▸ **REQUIRED WORK**: An exact copy of every record, without the pictures, is what should come back.

============

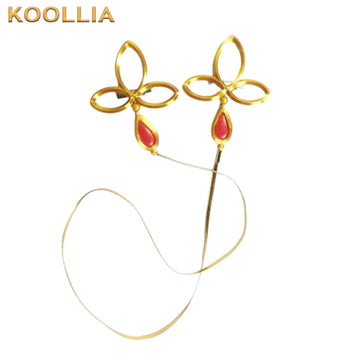 Wuthering Waves Changli Accessory Cosplay Prop - KOOLLIA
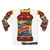 Ragu Sweatshirt for Casual and Comfortable Style - Back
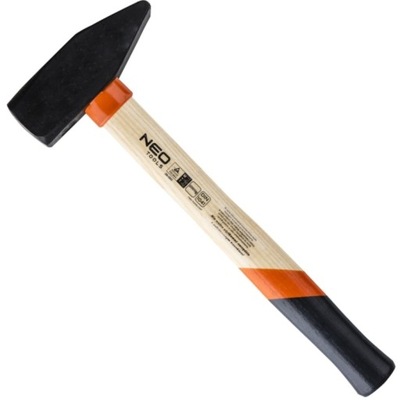 Młotek ślusarski Neo Tools 25-030 2kg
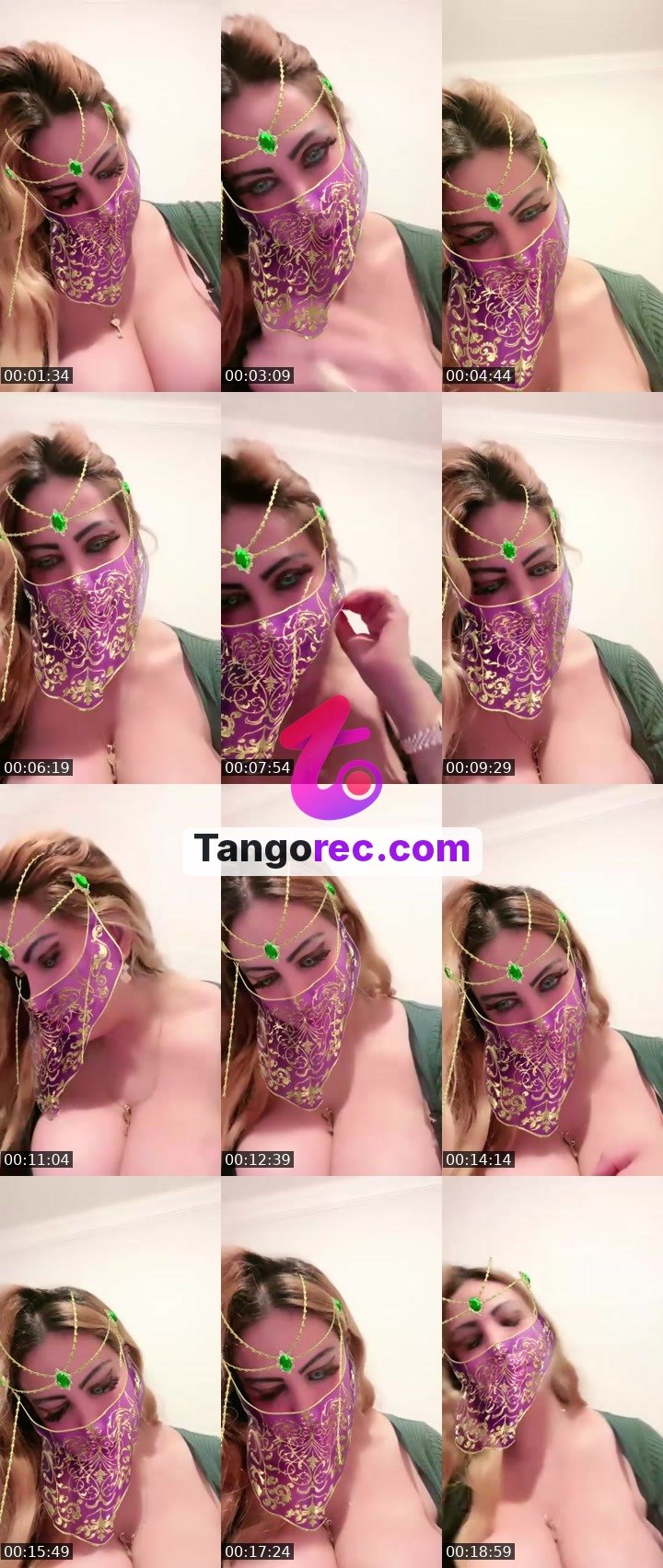 @karo691 Tango LIVE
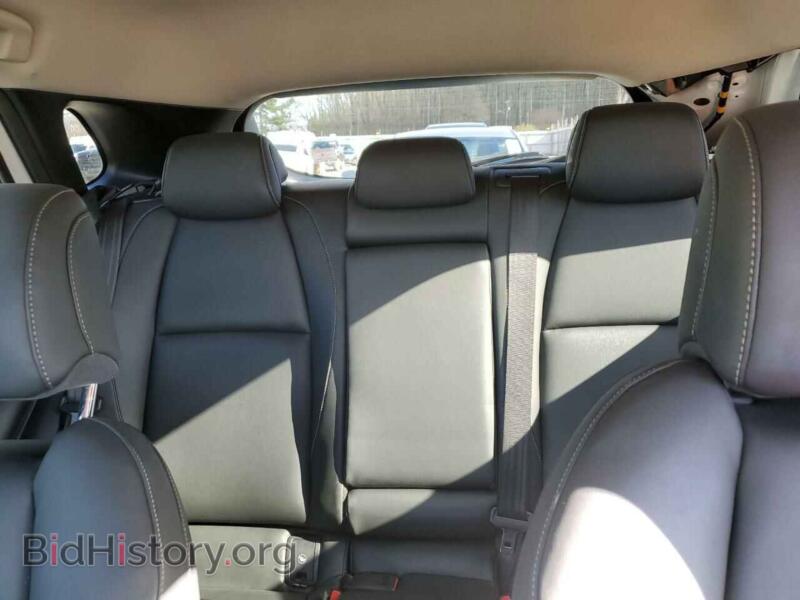 2020 Mazda CX30 (VIN 3MVDMACL7LM103773) — photo 10 of 13
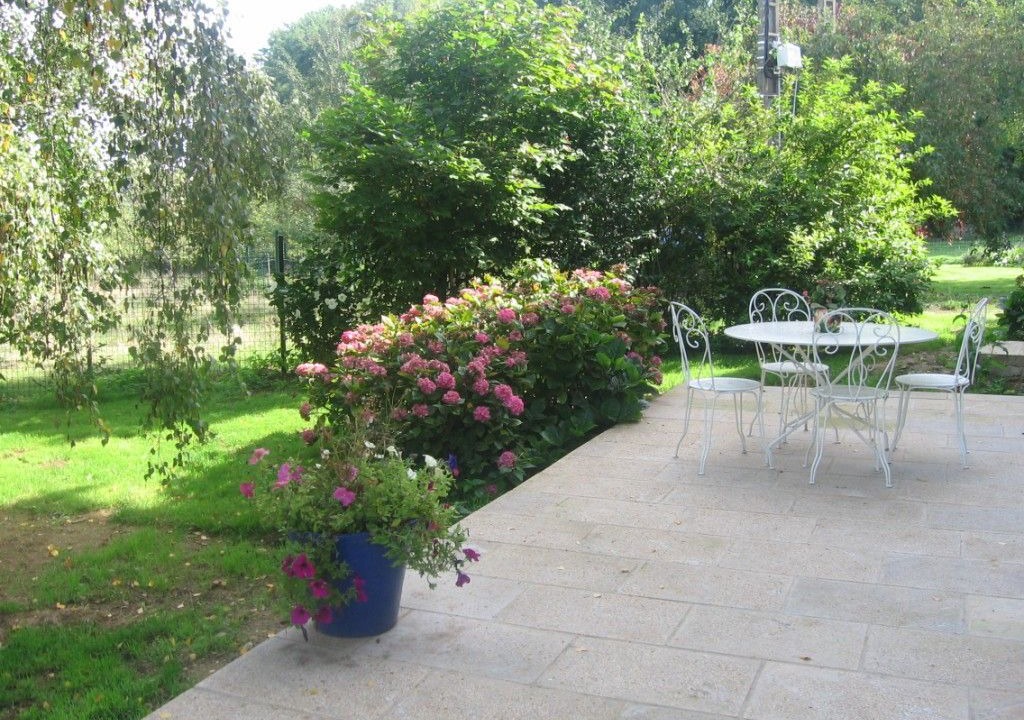 Photo of Outdoor in Boursault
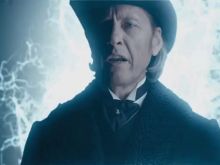 Richard E. Grant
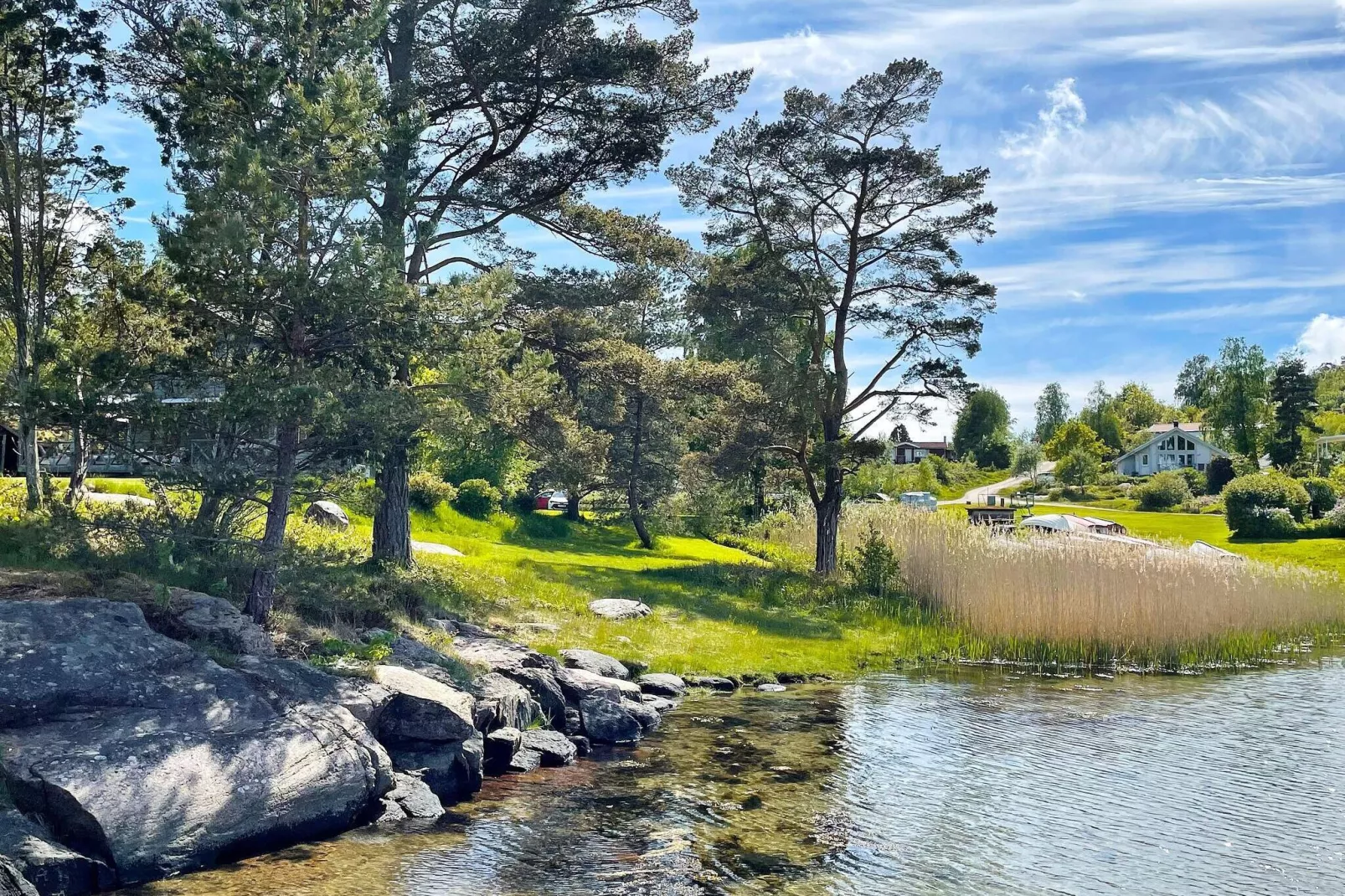 5 persoons vakantie huis in UDDEVALLA-Niet-getagd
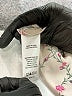 CeCe 100% Polyester White 3/4 Sleeve Blouse Size S - photo 8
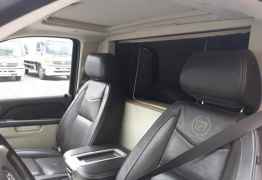 Cadillac Escalade, 2013 Cadillac Escalade, 2013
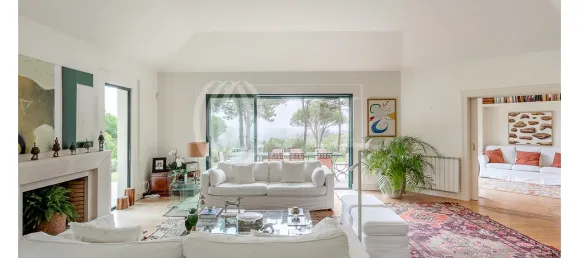 5 غرف نوم منزل في Colares, Portugal رقم 114669 7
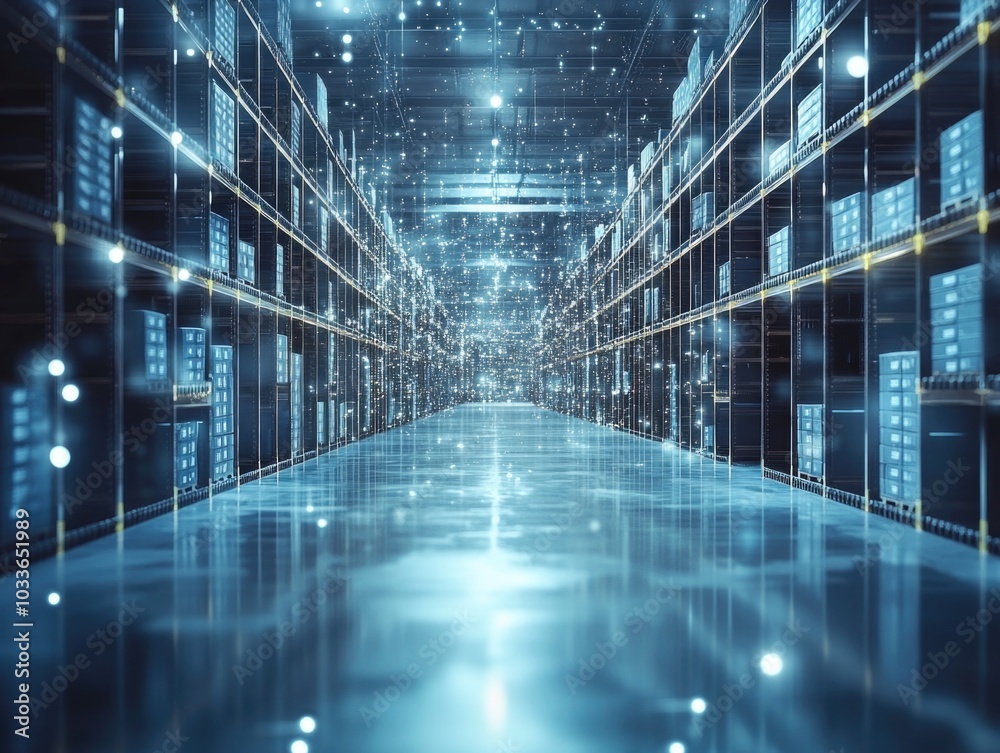 Data Center Infinity Data Center Infinity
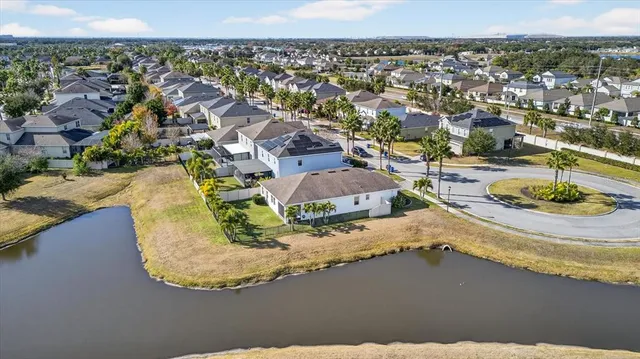 $459,000 | 11427 Emerald Shore Drive, Riverview, FL 33579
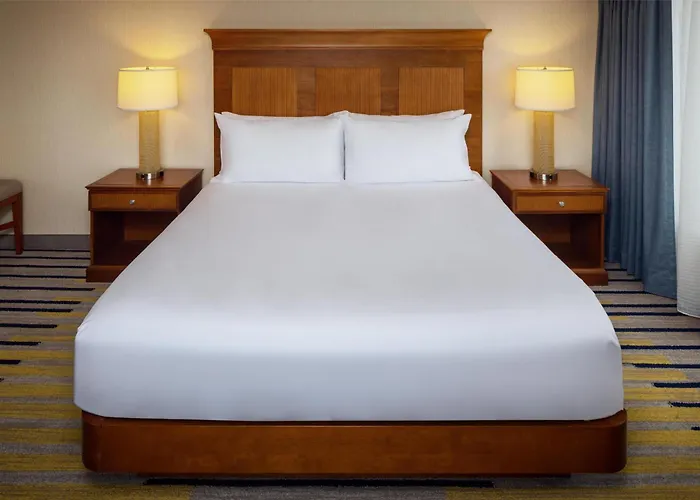 Hilton Garden Inn Portland Downtown Waterfront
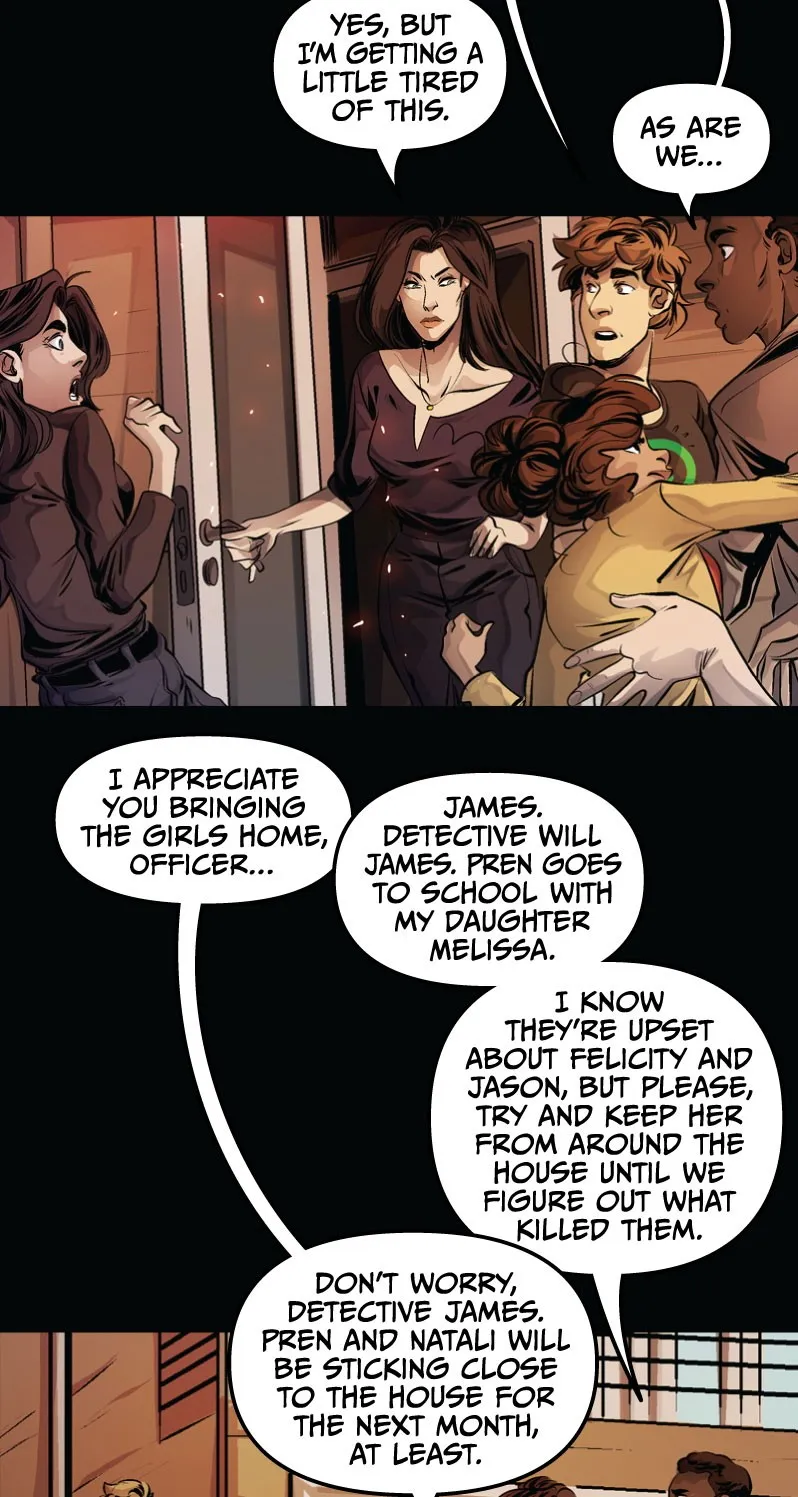 Read Firebrand chapter 10 image 45 on Lezhin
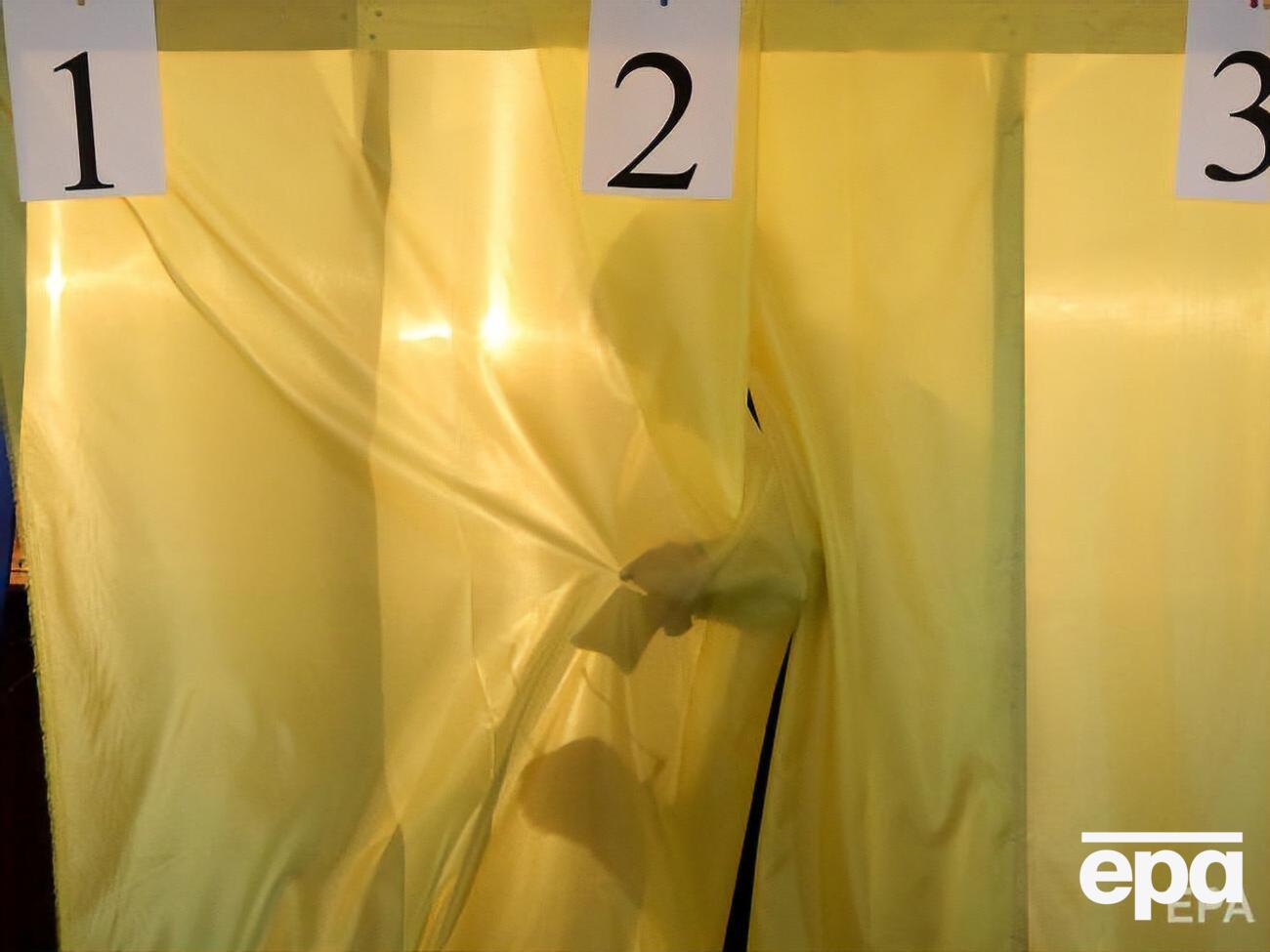 Парламентские выборы назначены на 21 июля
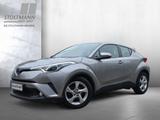 Toyota C-HR Hybrid Flow - Toyota C-HR in Mannheim
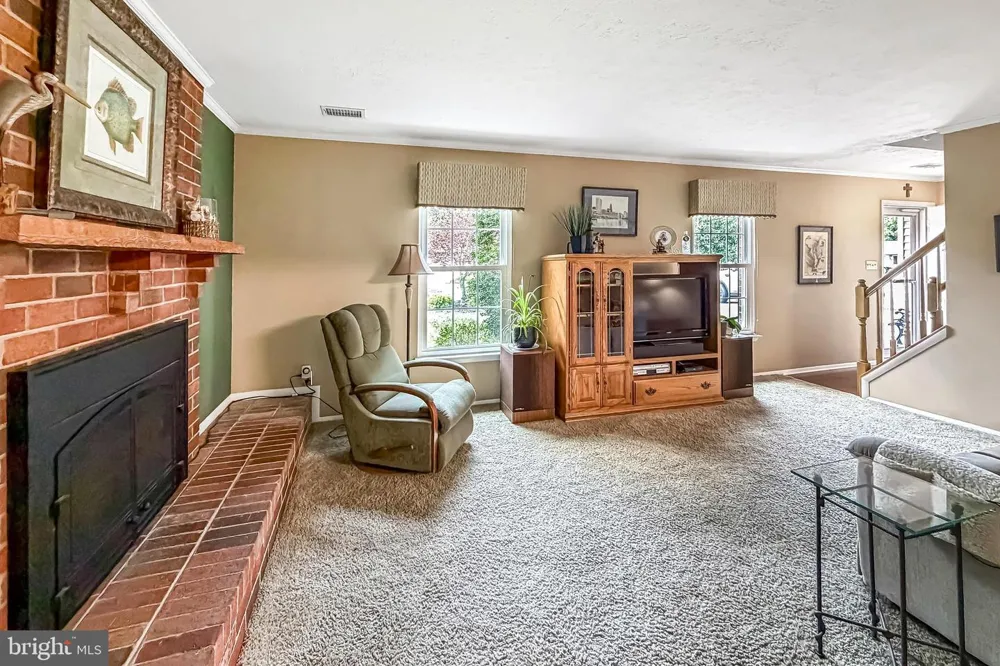 8137 WINDMILL COURT Severn, MD 21144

============

▸ **THE ANSWER**:
 Wuthering Waves Changli Accessory Cosplay Prop - KOOLLIA
 Ragu Sweatshirt for Casual and Comfortable Style - Back
 Młotek ślusarski Neo Tools 25-030 2kg
 @karo691 Tango LIVE
 2020 Mazda CX30 (VIN 3MVDMACL7LM103773) — photo 10 of 13
 Photo of Outdoor in Boursault
 Richard E. Grant
 5 persoons vakantie huis in UDDEVALLA-Niet-getagd
 CeCe 100% Polyester White 3/4 Sleeve Blouse Size S - photo 8
 Cadillac Escalade, 2013 Cadillac Escalade, 2013
 5 غرف نوم منزل في Colares, Portugal رقم 114669 7
 Data Center Infinity Data Center Infinity
 $459,000 | 11427 Emerald Shore Drive, Riverview, FL 33579
 Hilton Garden Inn Portland Downtown Waterfront
 Read Firebrand chapter 10 image 45 on Lezhin
 Парламентские выборы назначены на 21 июля
 Toyota C-HR Hybrid Flow - Toyota C-HR in Mannheim
 8137 WINDMILL COURT Severn, MD 21144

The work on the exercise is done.